How likely is such a scenario? My best guess is that it is around 25%. But I also think a more moderate version of such an adverse scenario has about a 33% to 50% probability. This means moderate production decline post-2026 (5-10%) and capex spending above maintenance level (c. $17-2.2bn). The company should be able to raise dividends in such a scenario, although by only about 5% a year.
Another risk is a relatively high leverage. The company misleadingly (in my view) uses Net Debt / EBITDA as a leverage measure. While the ratio is at a comfortable 0.5x level (as of year-end 2023), it does not reflect the real debt burden. Firstly, about half of EBITDA disappears after the company pays the income tax to the Norwegian government. Secondly, in November 2023, VAR issued a long-term bond ($808mn) at a 7.86% rate set until February 2029. The bond matures in 2083, which allows VAR to classify it as equity and not add to the overall net debt position. This year the company will also see its debt rise by $1.2bn following the payment for the Neptune assets and an additional $700mn tax liability related to the asset. Although, arguably, Neptune will also contribute to earnings and cash flow having generated c. $400mn of FCF in 2023.

Finally, there is a macro risk as oil and gas prices can fall in the medium term for whatever reasons (weaker economy or higher supply). This, of course, works both ways as prices can also be higher than in my base case (flat).
Before jumping to conclusions, I should also note that there is a 25% withholding tax rate on dividends in Norway, which means that VAR will withhold 25% of the quarterly dividend it pays. So, the net dividend yield is around 11.25% rather than 15%. Certain countries that have a double taxation treaty with Norway may allow investors to claim those withheld taxes back. Investors will have to pay other taxes in their respective countries of residence on the dividends they receive. This is not investment advice, of course.


VAR Energi is a mid-sized offshore oil & gas producer operating in Norway. The country has one of the lowest political risks and a well-known geology with highly developed infrastructure and an oilfield service sector.

The company is on the verge of a material turnaround in FCF, which could more than triple as the key growth projects are launched, reducing the currently high investment needs.

Despite going through a peak investment phase, VAR has already been paying 20-30% of its operating cash flows as dividends. Over the past three years, it has returned almost half of its market cap as dividends to shareholders.

Due to the previous operational issues and uncertainty over future production profile, the market is highly cautious valuing the stock at a 15% dividend yield.

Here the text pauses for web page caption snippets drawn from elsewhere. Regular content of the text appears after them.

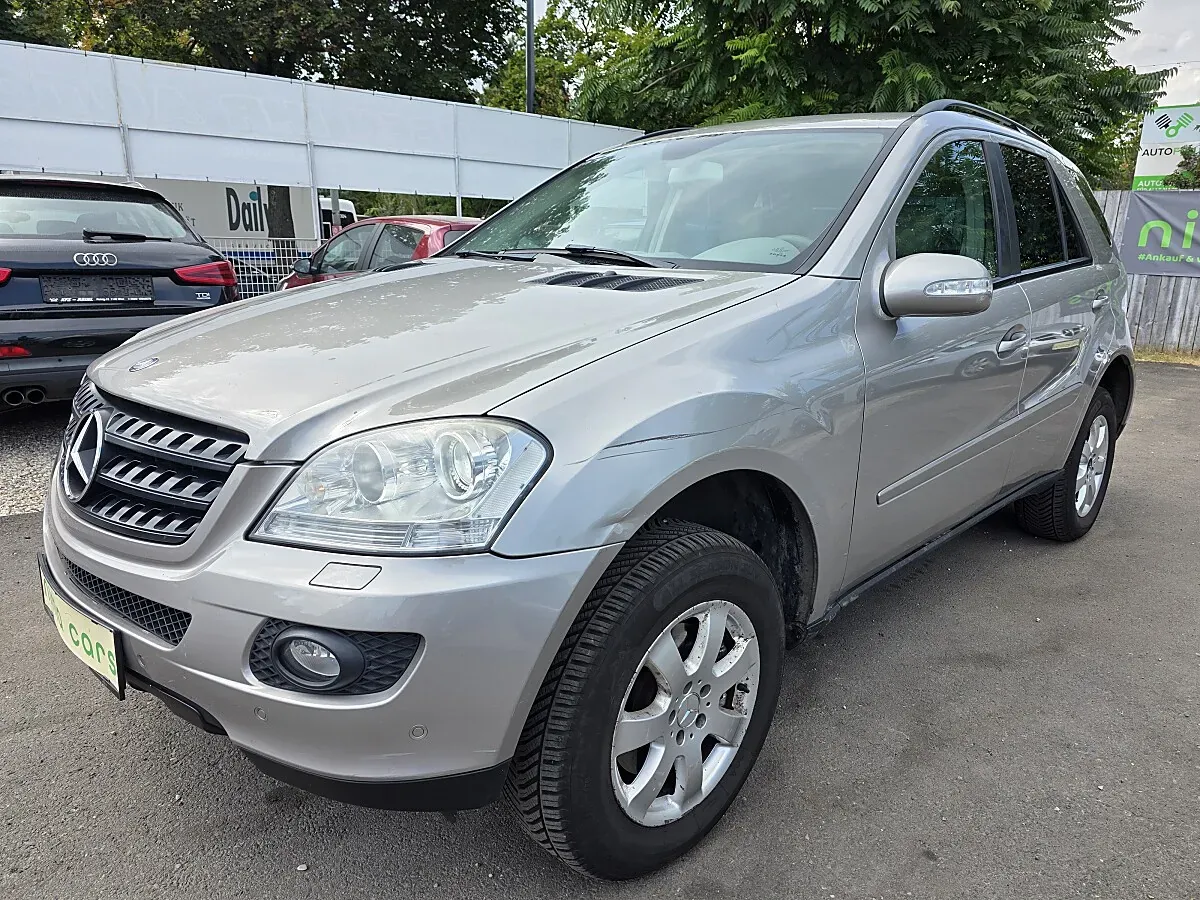 Mercedes-Benz M-Class 2007 photo 2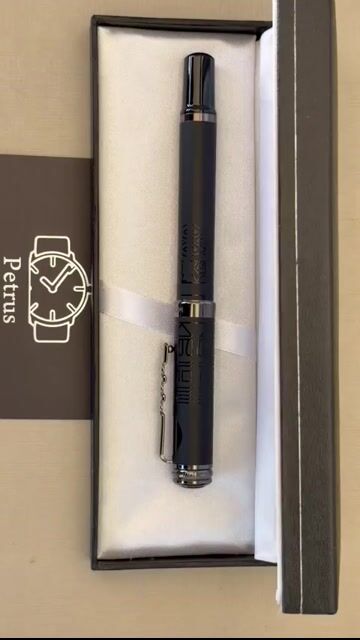 Video de Caneta Montblanc 49
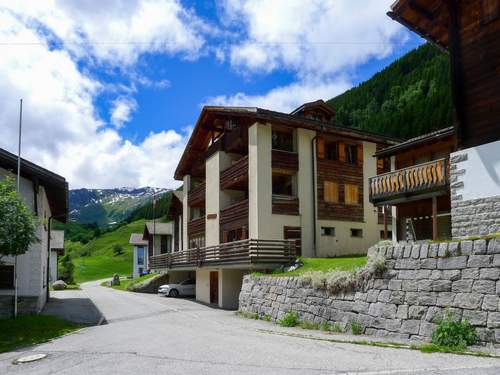 Ferienwohnung Casa Alpetta  in 
Rueras Dieni (Schweiz)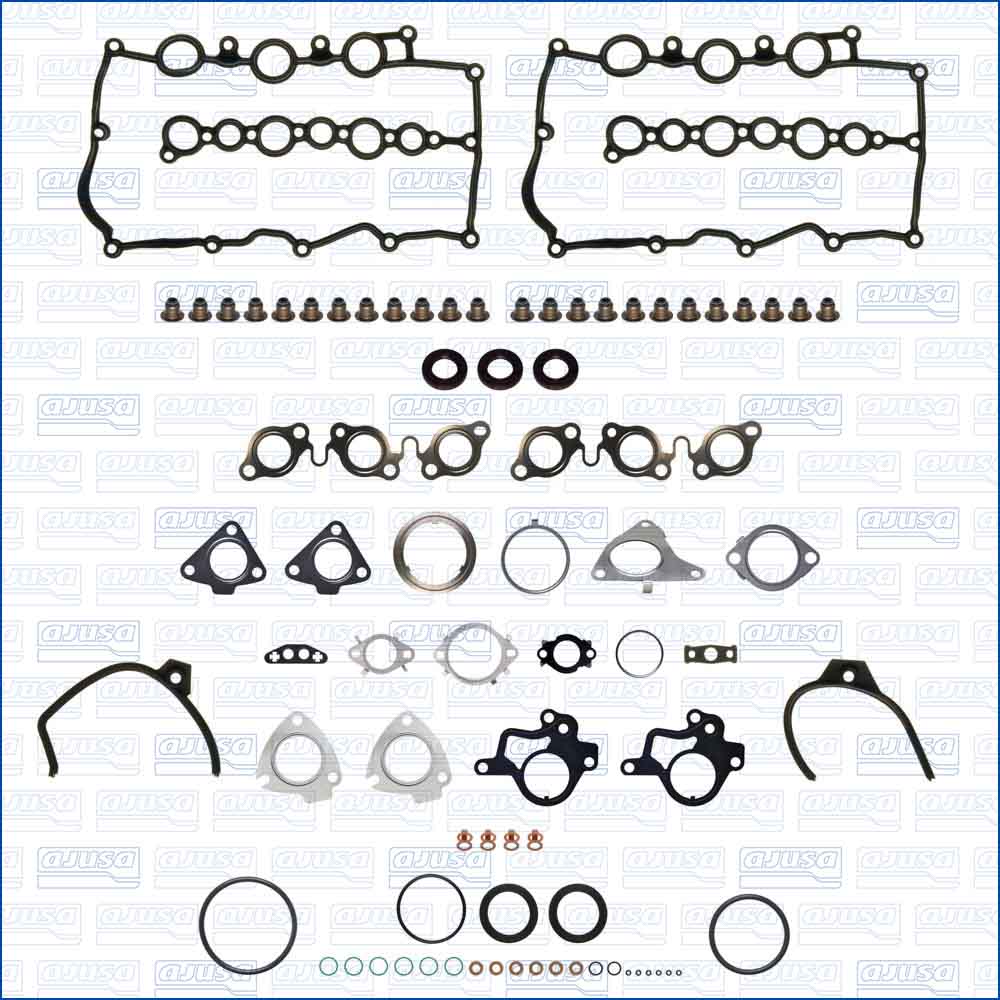 Cilinderkop pakking set/kopset Ajusa 53096700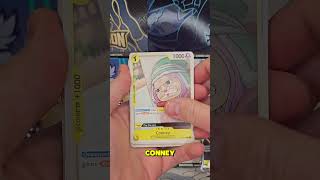 Some more One Piece, a tin with 2 OP-13 packs and a promo!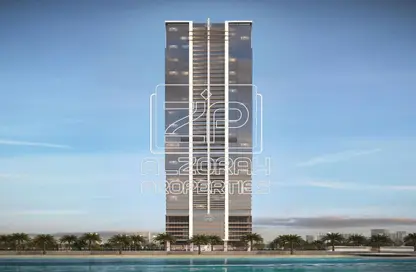 شقة - 2 غرف نوم - 3 حمامات للبيع في برج مرسى العرب - الخان - الشارقة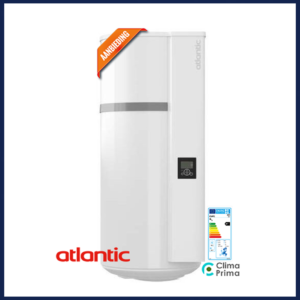 Atlantic Calypso VM warmtepompboiler 100L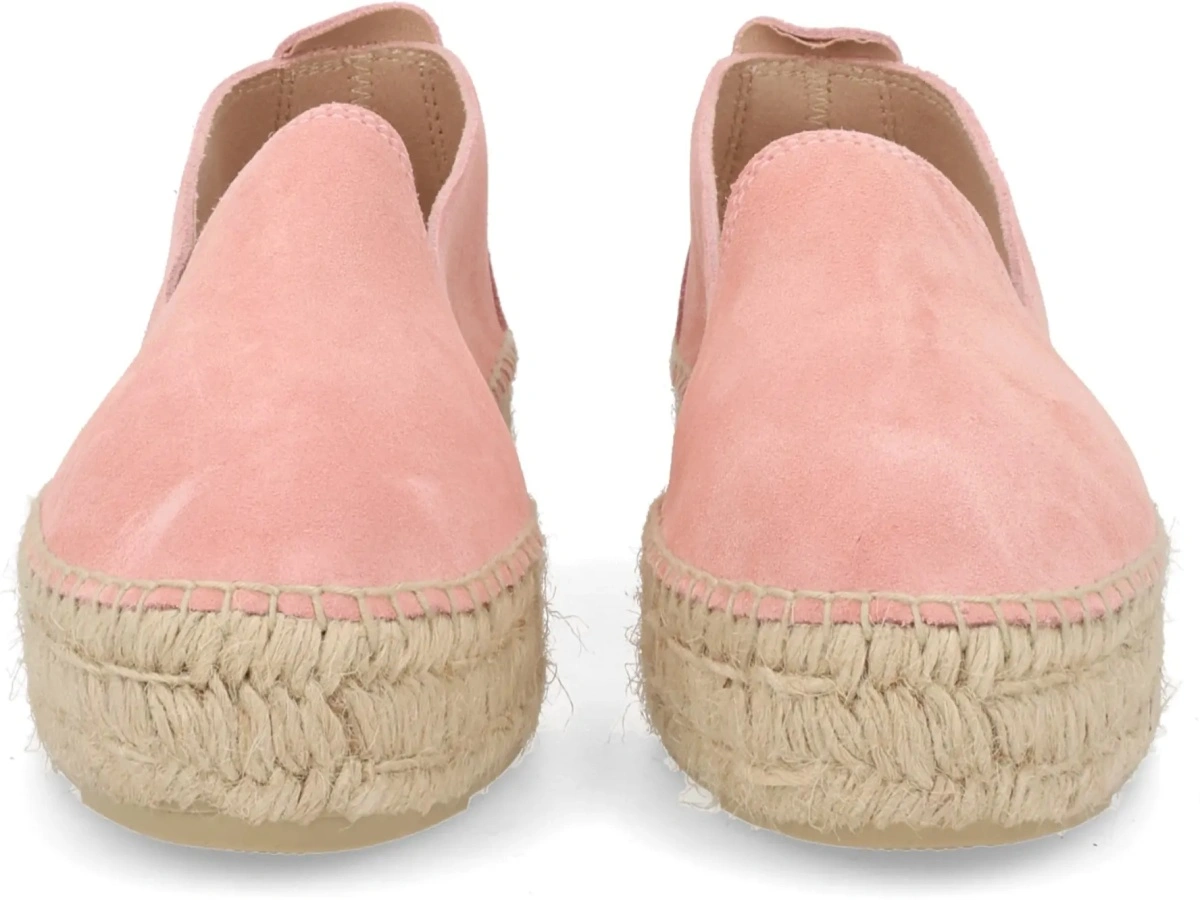 Balerini Manebí Espadrilla In Suede - Img 3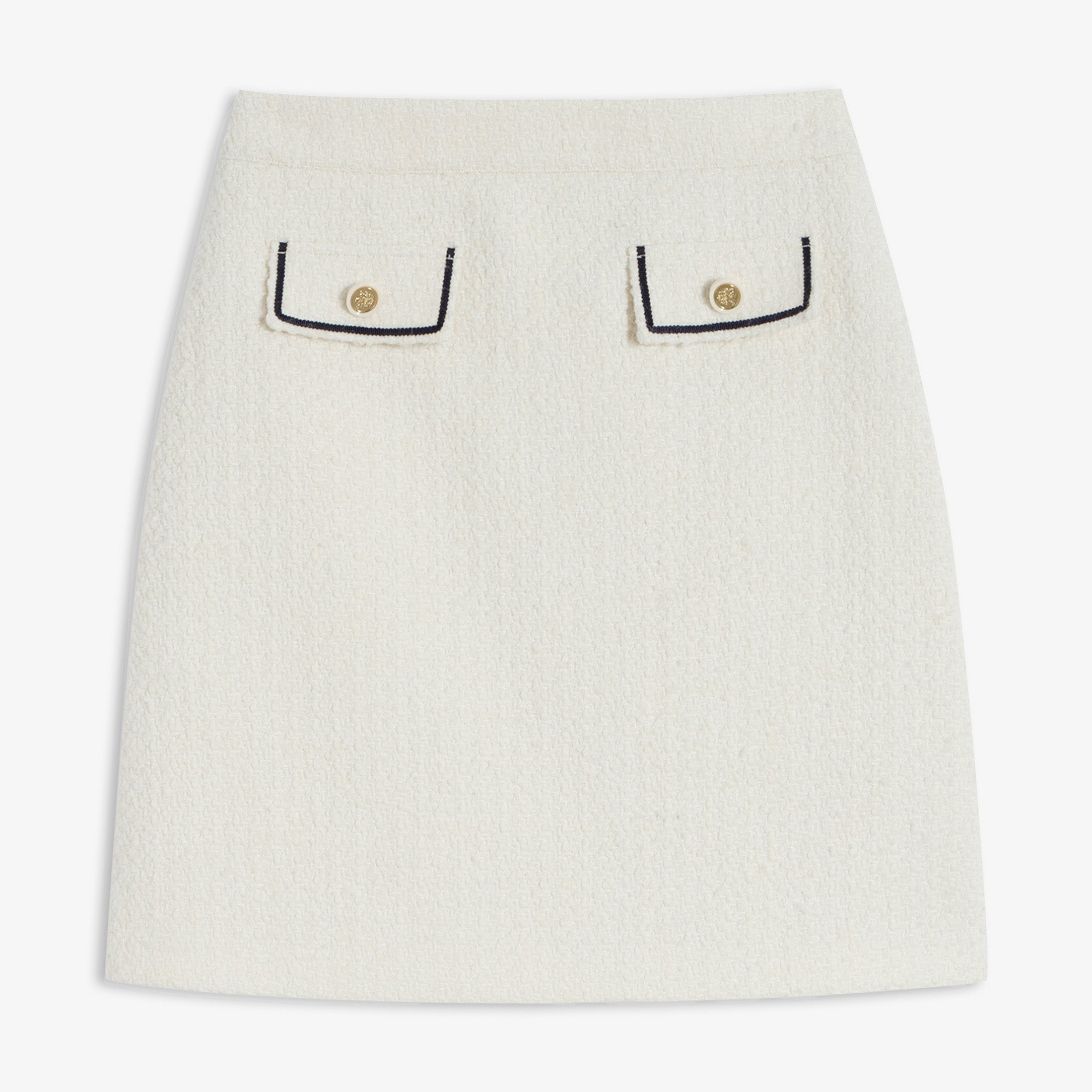 Lily - Jupe - Blanche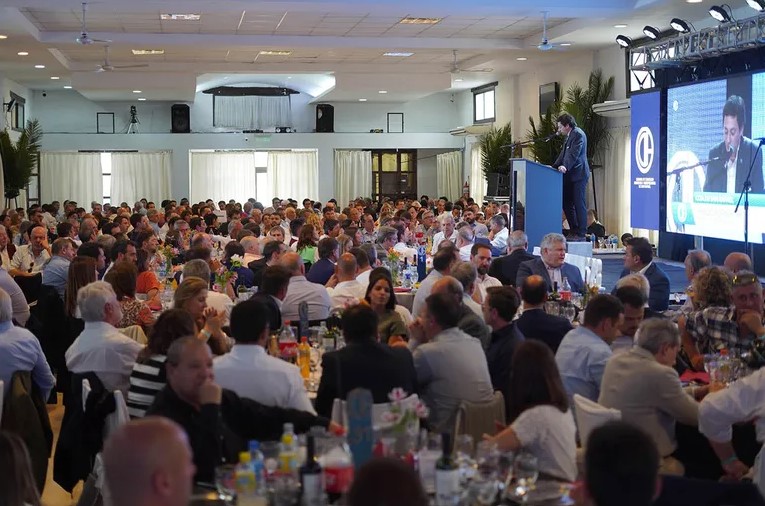 Almuerzo de las Fuerzas Vivas: la Cámara de San Rafael agotó los 700 cupos y confirma la agenda del jueves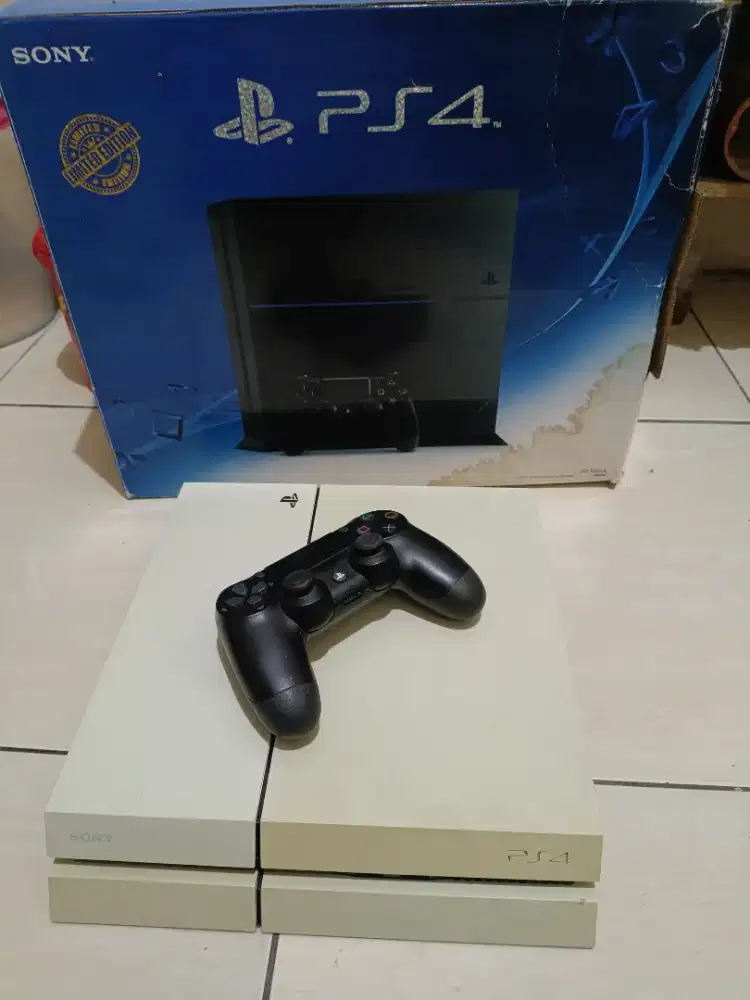 PS4 FAT ORI 500GB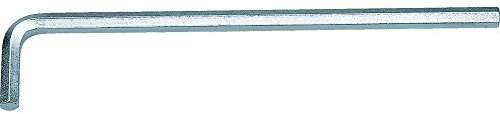 GEDORE Winkelschraubendreher lang, Innen-6-kant 3/32 Zoll, 1 Stück, 42 EL 3/32AF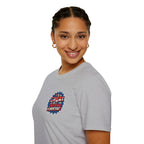 Vote T-Shirt — “Show Up or Shut Up” Patriotic Election Tee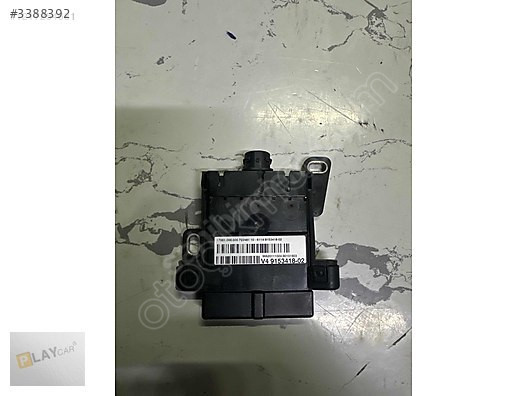 BMW F10 RÖLE KONTROL MODÜLÜ 9153418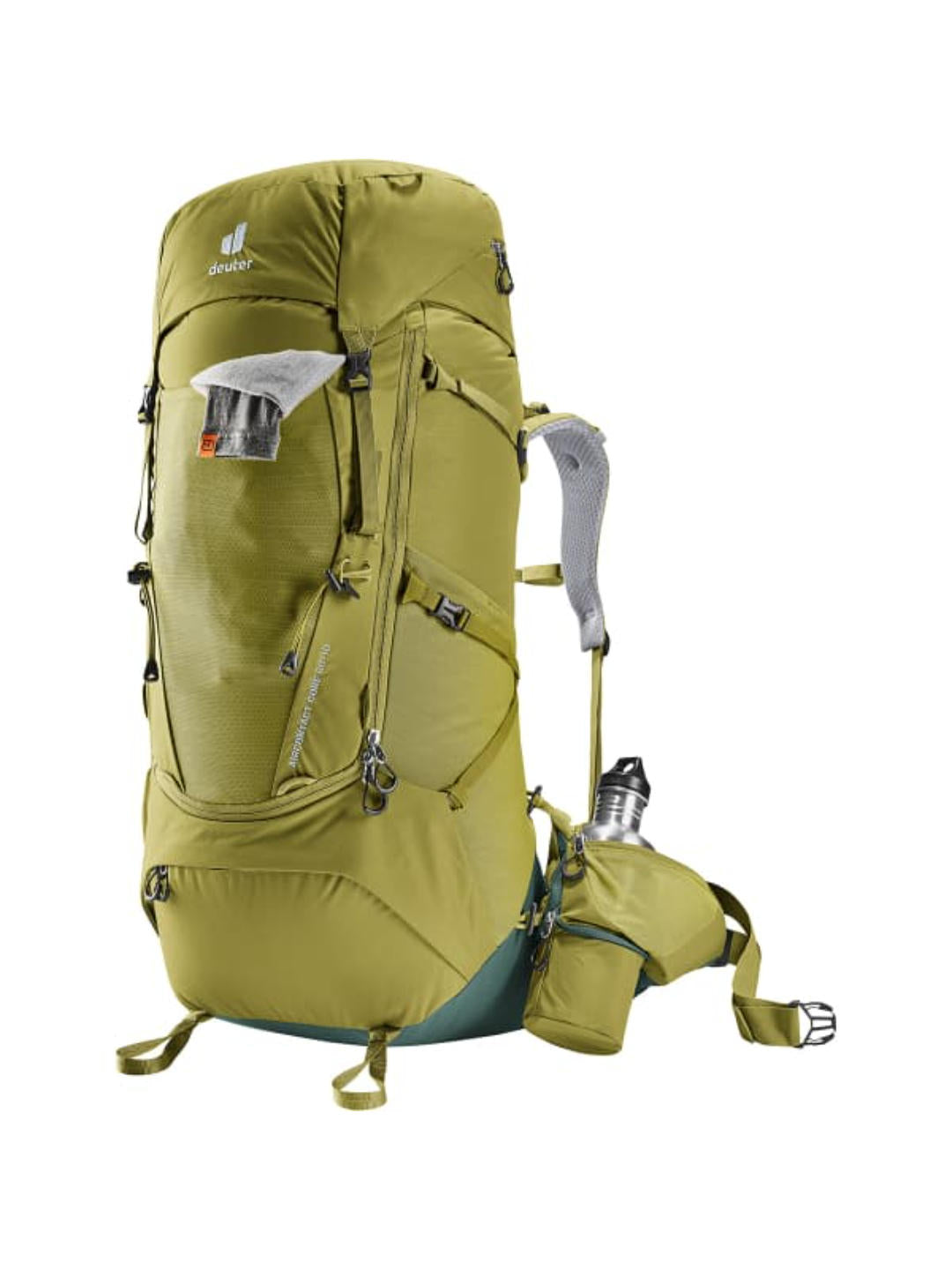 Deuter Unisex Green Aircontact Core 60+10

The company has enough resource base to sustain reasonable production and enjoy higher FCF over the medium term. The dividend yield is well above the sector average. If the stock does not rerate, investors should earn at least 15% gross return (per year) over the next 2-3 years.

Should VAR shares trade at a sector average yield of 8%, the stock will rise 140%, which, combined with a 15%+ dividend yield, would lead to a total return of 200% in three years.